Balloon-assisted EVOH embolization of peripheral arteries is feasible, safe, effective, and versatile. The primary advantage of balloon-assisted EVOH embolization is the ability to apply more injection pressure to advance the EVOH cast assertively into the pathologic structure(s).
评估球囊辅助输送乙烯-乙烯醇共聚物(EVOH)在一系列外周动脉应用中的可行性、安全性和疗效。
六家学术医疗中心回顾性地记录了 46 例连续患者(27 名男性,19 名女性;年龄 11-94 岁;平均年龄 50.3 岁)的 60 例球囊辅助 EVOH 手术的数据。该队列仅限于直径为 1-5.5 毫米的外周非神经动脉的手术。
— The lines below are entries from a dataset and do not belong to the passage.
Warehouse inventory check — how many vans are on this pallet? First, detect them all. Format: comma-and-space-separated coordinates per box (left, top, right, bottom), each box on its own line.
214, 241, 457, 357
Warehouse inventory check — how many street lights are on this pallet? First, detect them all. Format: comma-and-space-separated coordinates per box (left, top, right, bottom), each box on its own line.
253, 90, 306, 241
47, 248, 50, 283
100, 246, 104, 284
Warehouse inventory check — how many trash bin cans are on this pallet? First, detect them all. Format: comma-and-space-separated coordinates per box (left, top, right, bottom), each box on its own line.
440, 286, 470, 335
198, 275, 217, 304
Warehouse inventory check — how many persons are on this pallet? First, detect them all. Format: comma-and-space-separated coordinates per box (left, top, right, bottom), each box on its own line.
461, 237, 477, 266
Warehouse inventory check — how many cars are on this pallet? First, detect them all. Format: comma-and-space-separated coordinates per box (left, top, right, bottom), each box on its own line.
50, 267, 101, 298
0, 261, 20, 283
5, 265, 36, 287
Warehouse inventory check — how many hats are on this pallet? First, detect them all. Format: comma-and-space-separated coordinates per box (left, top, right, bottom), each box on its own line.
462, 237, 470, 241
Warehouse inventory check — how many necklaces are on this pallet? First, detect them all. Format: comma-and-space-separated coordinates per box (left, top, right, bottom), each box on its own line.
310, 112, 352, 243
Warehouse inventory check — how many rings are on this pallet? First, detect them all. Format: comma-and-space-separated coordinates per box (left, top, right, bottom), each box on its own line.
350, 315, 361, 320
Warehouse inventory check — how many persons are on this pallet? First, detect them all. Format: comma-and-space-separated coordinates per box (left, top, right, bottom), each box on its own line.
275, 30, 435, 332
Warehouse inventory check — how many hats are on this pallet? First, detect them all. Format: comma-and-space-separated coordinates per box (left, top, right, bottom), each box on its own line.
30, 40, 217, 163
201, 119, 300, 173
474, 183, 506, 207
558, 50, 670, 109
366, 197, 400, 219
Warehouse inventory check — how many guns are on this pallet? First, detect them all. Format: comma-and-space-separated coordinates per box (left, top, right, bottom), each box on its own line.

临床适应证包括广泛的血管病理状况(最常见的是动静脉畸形[20 例]、肾血管平滑肌脂肪瘤[8 例]和急性出血[9 例])和靶向内脏和肌肉骨骼外周动脉。收集的数据包括性别、年龄、临床适应证、动脉病理学、栓塞的动脉、闭塞球囊微导管的类型、EVOH 制剂的类型和浓度、作为栓塞阻挡物的有效性、保护的血管、EVOH 铸型渗透的充分性、导管提取、非靶向栓塞和并发症。
在 60 例手术中,有 59 例(98.3%)通过球囊闭塞防止了 EVOH 反流。有 2 例(3.3%)发生了非目标 EVOH 栓塞。在 60 例手术中有 57 例(95%)看到了足够的 EVOH 铸型渗透和完全填充目标病理结构。所有手术均成功地进行了球囊放气和无并发症的导管提取;在 2 例中,有小的 EVOH 碎片脱落进入目标动脉。发生了 1 例主要(1.7%)和 2 例次要(3.3%)并发症。
球囊辅助外周动脉 EVOH 栓塞是可行、安全、有效和多功能的。球囊辅助 EVOH 栓塞的主要优势是能够施加更高的注射压力,将 EVOH 铸型积极推进到病理结构中。